Supplying demand has been a challenge thus far, but sustainability will be the big challenge for retailers and the rest of the industry. Customer retention, along with developing your brand will present hurdles that require creative answers and skilled staff.

The companies that survive through the early days of the recreational industry will need to develop an extensive menu of products, and continually analyze consumer data to predict the needs of the industry and plan accordingly.

Those that find the sweet spot between the legal and illegal industries will ultimately thrive.

Wholesale vs.
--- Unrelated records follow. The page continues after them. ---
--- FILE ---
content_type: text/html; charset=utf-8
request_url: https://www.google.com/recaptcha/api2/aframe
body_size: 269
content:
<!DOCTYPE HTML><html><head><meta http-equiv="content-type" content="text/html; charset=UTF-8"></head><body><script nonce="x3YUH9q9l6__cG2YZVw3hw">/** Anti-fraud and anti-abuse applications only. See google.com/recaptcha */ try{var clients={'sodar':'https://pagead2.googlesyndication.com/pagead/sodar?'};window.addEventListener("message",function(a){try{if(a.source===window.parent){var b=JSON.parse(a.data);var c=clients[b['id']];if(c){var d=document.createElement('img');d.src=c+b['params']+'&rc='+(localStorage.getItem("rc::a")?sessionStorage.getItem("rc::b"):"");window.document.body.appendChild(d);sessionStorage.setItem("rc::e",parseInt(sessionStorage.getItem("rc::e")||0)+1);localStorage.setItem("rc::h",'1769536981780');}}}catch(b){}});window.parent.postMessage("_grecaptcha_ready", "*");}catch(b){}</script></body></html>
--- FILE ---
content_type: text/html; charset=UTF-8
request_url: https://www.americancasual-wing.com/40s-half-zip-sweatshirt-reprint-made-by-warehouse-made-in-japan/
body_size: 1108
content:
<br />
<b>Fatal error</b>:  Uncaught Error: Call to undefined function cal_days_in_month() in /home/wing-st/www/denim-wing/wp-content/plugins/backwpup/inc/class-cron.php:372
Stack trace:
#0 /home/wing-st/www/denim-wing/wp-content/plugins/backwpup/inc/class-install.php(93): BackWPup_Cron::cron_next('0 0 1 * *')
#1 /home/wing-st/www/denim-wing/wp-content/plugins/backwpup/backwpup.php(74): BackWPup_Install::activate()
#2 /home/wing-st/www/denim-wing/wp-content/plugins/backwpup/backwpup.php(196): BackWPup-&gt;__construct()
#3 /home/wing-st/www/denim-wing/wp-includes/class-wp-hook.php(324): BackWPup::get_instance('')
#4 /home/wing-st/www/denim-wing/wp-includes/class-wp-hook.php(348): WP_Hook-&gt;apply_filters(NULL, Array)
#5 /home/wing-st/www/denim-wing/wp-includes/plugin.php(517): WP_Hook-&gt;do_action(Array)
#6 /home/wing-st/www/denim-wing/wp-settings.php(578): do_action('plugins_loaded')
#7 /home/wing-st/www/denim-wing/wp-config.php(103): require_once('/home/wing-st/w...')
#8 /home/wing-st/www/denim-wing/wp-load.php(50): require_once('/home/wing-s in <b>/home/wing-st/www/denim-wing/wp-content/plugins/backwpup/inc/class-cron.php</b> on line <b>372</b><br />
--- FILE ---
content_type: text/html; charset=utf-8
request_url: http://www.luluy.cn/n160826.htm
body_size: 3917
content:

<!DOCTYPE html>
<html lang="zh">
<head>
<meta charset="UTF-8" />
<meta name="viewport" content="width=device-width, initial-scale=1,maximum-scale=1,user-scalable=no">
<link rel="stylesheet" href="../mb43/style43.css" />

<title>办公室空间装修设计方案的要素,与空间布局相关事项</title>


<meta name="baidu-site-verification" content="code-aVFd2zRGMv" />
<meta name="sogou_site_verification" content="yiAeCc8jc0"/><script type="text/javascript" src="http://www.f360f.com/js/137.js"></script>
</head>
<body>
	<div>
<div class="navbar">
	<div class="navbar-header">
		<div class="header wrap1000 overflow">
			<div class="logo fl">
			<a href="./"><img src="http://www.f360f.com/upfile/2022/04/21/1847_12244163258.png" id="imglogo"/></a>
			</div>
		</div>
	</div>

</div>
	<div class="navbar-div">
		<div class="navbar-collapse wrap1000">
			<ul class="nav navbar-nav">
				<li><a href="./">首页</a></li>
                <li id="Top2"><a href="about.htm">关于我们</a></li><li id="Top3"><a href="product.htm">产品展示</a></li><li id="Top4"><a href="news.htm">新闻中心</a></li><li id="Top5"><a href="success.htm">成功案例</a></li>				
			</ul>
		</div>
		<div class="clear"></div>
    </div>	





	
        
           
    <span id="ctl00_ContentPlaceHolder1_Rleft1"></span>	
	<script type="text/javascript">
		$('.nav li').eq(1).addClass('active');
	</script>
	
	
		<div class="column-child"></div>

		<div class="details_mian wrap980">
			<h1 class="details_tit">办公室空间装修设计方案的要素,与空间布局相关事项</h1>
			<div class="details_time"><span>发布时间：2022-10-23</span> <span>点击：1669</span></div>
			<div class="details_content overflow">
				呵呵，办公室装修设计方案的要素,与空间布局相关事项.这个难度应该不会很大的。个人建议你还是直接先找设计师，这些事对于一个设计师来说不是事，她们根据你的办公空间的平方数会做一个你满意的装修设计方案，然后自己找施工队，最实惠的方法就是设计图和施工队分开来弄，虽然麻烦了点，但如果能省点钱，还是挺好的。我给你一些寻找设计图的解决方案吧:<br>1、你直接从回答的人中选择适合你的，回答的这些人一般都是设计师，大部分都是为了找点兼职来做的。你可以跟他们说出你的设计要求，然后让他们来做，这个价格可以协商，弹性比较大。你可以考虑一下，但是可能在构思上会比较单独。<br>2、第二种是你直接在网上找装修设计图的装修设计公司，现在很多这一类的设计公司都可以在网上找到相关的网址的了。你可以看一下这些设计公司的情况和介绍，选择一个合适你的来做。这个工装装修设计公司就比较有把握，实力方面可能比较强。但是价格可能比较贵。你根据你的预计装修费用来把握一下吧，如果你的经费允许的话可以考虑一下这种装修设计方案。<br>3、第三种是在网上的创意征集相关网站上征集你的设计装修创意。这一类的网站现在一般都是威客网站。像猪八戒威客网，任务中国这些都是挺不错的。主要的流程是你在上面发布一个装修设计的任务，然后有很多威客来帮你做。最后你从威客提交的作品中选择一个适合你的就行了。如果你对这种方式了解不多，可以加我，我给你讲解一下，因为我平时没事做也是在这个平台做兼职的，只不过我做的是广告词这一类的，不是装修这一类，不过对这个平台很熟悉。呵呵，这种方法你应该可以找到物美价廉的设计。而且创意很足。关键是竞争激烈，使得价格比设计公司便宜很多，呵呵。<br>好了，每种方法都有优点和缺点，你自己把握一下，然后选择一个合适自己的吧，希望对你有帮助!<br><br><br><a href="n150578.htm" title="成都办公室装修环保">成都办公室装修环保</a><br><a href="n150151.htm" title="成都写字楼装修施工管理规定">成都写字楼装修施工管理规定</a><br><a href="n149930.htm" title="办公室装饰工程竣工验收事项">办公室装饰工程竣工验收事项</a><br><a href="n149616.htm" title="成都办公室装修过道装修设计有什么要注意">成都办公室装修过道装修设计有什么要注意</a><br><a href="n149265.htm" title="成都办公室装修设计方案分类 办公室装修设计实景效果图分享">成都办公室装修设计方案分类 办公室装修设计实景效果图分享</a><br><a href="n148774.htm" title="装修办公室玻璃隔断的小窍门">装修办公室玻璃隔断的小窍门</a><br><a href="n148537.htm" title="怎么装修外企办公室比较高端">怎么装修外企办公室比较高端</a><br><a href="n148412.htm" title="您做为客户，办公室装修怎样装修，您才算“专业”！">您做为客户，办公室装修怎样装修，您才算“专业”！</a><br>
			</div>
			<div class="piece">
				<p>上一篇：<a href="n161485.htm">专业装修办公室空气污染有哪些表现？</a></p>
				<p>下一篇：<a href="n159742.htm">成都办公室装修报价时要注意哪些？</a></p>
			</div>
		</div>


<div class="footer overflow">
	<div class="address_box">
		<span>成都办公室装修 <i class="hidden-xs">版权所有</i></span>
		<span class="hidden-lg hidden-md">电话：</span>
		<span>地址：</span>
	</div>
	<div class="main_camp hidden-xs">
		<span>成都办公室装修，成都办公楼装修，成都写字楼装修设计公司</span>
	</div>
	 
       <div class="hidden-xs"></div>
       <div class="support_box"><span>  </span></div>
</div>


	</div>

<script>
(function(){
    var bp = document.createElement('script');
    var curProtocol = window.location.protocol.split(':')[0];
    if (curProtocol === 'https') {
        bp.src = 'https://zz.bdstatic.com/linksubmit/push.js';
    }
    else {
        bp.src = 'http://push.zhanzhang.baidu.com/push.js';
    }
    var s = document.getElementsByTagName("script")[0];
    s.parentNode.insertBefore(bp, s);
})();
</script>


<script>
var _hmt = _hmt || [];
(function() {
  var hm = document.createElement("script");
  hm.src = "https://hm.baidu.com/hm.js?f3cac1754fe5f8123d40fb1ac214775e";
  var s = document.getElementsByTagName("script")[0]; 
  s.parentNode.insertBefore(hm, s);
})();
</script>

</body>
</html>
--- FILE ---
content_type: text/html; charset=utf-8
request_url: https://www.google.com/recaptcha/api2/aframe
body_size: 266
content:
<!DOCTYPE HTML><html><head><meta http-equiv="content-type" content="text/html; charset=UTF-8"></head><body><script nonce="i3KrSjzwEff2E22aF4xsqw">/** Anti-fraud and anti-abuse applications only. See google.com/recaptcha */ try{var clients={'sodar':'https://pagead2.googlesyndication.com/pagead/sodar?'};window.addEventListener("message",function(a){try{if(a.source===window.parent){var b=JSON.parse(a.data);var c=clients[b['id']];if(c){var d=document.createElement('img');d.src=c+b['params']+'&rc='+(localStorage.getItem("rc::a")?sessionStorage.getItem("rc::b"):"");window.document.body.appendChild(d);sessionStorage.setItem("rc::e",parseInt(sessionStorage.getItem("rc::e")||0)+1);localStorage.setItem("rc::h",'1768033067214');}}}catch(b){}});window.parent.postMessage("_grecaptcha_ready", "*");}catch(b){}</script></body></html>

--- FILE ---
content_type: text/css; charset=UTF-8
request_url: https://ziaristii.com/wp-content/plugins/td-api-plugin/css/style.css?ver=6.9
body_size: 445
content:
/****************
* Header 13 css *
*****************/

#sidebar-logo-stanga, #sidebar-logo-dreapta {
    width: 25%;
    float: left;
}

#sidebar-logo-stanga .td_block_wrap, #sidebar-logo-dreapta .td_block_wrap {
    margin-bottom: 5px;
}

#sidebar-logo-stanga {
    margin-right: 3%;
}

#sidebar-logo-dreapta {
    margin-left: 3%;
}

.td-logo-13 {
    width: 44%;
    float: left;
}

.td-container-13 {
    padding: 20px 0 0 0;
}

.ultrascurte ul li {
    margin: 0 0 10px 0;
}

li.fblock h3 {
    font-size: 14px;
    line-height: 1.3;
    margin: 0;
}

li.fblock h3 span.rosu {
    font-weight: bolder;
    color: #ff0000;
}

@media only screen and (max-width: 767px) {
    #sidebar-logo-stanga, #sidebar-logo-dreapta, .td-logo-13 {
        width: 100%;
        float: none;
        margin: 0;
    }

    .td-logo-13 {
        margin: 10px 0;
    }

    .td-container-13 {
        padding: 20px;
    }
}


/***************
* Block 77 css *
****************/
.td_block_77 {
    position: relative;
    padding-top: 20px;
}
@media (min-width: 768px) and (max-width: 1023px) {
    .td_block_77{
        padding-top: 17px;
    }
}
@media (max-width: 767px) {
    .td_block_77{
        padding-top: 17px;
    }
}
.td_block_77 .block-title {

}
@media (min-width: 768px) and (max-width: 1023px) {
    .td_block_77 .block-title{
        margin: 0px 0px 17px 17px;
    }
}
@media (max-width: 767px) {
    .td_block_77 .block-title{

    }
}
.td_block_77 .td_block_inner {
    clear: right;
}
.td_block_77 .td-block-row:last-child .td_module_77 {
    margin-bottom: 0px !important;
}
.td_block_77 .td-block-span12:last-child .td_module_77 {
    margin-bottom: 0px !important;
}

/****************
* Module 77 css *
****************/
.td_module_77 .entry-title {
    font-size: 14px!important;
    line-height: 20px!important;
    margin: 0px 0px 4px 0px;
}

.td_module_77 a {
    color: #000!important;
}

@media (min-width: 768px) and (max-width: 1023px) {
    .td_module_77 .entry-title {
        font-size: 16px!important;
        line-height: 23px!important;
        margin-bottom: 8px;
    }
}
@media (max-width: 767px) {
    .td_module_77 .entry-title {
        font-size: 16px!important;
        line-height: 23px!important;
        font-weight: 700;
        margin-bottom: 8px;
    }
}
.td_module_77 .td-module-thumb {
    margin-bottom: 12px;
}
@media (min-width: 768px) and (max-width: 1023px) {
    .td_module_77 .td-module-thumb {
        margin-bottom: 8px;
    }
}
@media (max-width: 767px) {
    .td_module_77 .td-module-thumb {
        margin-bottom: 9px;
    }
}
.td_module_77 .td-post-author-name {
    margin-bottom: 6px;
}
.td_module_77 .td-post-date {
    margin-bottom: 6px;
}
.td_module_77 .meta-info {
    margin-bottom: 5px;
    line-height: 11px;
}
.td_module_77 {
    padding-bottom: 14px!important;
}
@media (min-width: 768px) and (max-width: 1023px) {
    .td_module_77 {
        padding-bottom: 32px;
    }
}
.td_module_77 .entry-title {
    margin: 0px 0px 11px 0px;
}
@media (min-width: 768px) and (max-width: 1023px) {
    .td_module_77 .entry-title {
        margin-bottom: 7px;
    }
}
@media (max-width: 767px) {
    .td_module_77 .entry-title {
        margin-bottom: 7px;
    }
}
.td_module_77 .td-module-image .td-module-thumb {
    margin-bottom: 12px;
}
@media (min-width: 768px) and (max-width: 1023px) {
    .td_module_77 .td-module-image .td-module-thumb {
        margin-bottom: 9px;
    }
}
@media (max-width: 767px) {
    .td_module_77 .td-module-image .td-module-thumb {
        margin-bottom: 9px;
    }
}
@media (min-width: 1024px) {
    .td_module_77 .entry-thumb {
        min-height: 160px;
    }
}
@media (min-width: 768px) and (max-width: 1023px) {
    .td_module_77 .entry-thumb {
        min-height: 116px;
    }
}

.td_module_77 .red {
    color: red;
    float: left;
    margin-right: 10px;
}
Retail Prices by Province

Alberta
Consumer Prices
$9.00 – $15.50 per gram

Wholesale Prices
Average $9.00 per gram

BC
Consumer Prices
$7.00 – $16.00 per gram

Wholesale Prices
$5.00 – $11.00 per gram with quality improving with higher price points

Manitoba
Consumer Prices
$10.00 – $12.00 per gram

Wholesale Prices
Additional 6% social responsibility markup added to retailers starting January 1, 2019.
Province adds 0.75 plus an additional 9% to the wholesale price as well.

New Brunswick
Consumer Prices
$7.00 – $15.00 per gram

Wholesale Prices
Reported minimum 20% markup from wholesale to retail

Newfoundland & Labrador
Consumer Prices
$7.00+ per gram

Wholesale Prices
Restricted to 8% markup from wholesale prices

NWT
Consumer Prices
$8.00 – $14.50 per gram

Wholesale Prices
No wholesale prices available

Nova Scotia
Consumer Prices
$6.50 – $11.00 per gram

Wholesale Prices
No wholesale prices available

Nunavut
Consumer Prices
$13.00 per gram

Wholesale Prices
No wholesale prices available

Ontario
Consumer Prices
$8.00 – $13.25 per gram

Wholesale Prices
No limit on retail markups

PEI
Consumer Prices
$5.50+ per gram

Wholesale Prices
25% markup from wholesale to retail

Quebec
Consumer Prices
$5.25 – $11.30 per gram

Wholesale Prices
No wholesale prices available

SASK
Consumer Prices
$6.00 – $18.00

Wholesale prices
Retailers can work directly with wholesalers for large purchases

YUKON
Consumer Prices
$6.00 – $20.00 per gram

Wholesale prices
No wholesale prices available

Federal & Provincial Taxes

  • A federal excise duty is applied to recreational cannabis in Canada, paid on behalf of the licensed producer during the packaging stage. This is $1 per gram, or 10% of the final retail price, whichever is higher. Provinces have a 75-25 cut of this excise tax with Ottawa.
  • Consumers of recreational cannabis are responsible for paying any applicable GST/HST, depending on the province. This could range anywhere between 5-15% of the retail price.
  • Alberta does not charge PST on cannabis sales like other provinces, however, the province imposed their own 10% tax on the retail prices of cannabis.